Michael Mross: Of course not, and what I can tell you is that most German and European businessmen are not at all in favor of the sanctions. The math is as simple as that – show me the facts and then we can talk about sanctions. But what has NATO done so far and all those politicians in the West, its only propaganda, only stories that are not proved, they are blinded to the public and now they want sanctions. So more and more people here, not only in Germany, are questioning the steps, we can only hope that they will not impose further sanctions.
RT:Over recent days we've heard President Putin's peace proposal, Ukraine's leader now talking of a ceasefire that could begin soon, and the self-proclaimed republics are calling on the same thing. Why would the EU push for sanctions when so many efforts are being made to calm the situation?
MM: We do not have an answer to this question yet, but when I see Angela Merkel here in Germany and when you read between the lines, she is also a little bit more reluctant than the others when it comes to sanctions. It seems that Big Brother is the director here; it seems that the precondition is that we want to have a kind of economic war with Russia. So they do not listen to any efforts in order to calm the situation. The only thing that we can hope [for] is that more and more people see what is going on and that more and more people are demanding real facts when it comes to the so-called incursion by the Russians into Ukraine and all the other lies that NATO is telling us, for example, that thousands of Russian soldiers are already in Ukraine and hundreds of military vehicles.
RT:The new sanctions are, by and large, reportedly aimed against Russia's oil and defense. How bad would they hit?
MM: All sanctions that we saw so far are a shot in our own foot, and all these politicians know this. We are here in Europe, especially in the eurozone, already in recession, in depression, and one thing that we do not need is a problem with Russia, because Russia for us is a huge market, we can do a lot of business. Everybody knows it here, especially in Germany. There are 6,200 companies who have relationships with Russian companies, the trade volume is about €80 billion per year, and there are €20 billion that are spent in Russia. So this is not only a small thing that we are talking about, it can be if the deal thing is broken down, that all Europe would go down the drain and into a recession. We do not need this struggle at the moment.

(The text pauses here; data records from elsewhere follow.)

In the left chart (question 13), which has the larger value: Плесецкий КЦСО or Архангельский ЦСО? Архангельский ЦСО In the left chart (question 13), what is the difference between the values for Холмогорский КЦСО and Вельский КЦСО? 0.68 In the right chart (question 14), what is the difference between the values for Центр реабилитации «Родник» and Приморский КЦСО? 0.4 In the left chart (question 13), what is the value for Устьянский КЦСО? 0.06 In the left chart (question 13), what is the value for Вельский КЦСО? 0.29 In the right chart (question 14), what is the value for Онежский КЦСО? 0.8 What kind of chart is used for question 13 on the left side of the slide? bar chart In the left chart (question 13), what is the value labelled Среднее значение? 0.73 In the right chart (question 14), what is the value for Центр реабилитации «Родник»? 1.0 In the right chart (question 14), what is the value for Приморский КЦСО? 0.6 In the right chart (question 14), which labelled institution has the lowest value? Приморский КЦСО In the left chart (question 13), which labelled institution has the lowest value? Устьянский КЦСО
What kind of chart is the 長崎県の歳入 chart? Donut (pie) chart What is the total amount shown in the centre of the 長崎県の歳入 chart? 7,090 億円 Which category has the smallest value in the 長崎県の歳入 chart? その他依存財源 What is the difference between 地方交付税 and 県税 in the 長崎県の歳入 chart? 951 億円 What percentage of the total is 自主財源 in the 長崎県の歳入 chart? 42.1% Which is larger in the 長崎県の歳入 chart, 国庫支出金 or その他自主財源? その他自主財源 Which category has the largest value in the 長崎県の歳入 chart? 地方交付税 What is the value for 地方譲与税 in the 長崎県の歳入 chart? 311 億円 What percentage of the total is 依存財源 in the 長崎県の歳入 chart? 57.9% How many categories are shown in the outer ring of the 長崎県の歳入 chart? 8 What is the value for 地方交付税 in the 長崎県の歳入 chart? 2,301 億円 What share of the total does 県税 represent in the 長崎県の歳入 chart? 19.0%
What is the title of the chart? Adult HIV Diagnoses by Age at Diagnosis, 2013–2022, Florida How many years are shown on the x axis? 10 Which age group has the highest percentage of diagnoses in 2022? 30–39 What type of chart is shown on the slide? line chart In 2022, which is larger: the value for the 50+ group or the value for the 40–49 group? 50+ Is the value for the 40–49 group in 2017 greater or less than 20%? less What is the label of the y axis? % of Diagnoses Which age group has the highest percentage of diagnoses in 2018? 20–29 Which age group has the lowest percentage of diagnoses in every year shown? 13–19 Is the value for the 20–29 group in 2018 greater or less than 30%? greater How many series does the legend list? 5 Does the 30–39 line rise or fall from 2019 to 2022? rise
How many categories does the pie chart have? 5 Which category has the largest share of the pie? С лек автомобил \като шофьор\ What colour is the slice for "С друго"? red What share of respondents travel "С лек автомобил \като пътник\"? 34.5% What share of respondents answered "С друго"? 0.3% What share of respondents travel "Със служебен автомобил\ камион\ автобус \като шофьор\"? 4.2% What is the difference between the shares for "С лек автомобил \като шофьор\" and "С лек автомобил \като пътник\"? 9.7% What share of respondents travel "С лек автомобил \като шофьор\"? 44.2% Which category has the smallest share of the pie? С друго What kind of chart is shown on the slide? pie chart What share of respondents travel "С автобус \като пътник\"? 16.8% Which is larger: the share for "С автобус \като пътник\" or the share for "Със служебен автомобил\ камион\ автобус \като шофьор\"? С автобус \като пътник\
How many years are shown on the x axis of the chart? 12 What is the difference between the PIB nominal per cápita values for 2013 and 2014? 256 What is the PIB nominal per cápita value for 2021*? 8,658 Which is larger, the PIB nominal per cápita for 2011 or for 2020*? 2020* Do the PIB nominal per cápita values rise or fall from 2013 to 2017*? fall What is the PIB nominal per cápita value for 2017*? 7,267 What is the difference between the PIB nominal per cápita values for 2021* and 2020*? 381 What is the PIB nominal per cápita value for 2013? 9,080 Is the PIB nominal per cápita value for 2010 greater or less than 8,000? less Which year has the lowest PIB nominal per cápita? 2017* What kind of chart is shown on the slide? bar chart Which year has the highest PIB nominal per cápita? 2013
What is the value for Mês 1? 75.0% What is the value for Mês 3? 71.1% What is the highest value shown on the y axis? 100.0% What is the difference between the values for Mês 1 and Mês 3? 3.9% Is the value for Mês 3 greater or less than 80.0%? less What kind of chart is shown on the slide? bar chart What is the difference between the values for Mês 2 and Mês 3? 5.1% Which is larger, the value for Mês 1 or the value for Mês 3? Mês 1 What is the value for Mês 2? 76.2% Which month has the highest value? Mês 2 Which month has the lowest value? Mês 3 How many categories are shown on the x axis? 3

RT:The chief executive of French oil giant Total said he doesn't believe Russia is an enemy, and that Europe's energy supplies are largely dependent on Moscow. How many other European business leaders agree with him, do you think?
MM: I think 100 percent almost. Those people to whom I speak, also with businessmen of big companies, they are telling me behind closed doors “We don’t need these sanctions. And if we are talking about sanctions because they are very costly, then we want to see the facts, and not only rumors and mere propaganda.” What I can say is that 90-95 percent of German business people are against the sanctions, but they do not dare to say it officially, because they feel the pressure from the politicians. So they must obey and cannot say it in public, so they obviously say “Ok, we are for officially,” but when you talk to them it is clear, because they are losing, they are the losers, and they lose their business. And although the Russian economic relationship in Germany is not so big, it is enough to hurt us ourselves.
The statements, views and opinions expressed in this column are solely those of the author and do not necessarily represent those of RT.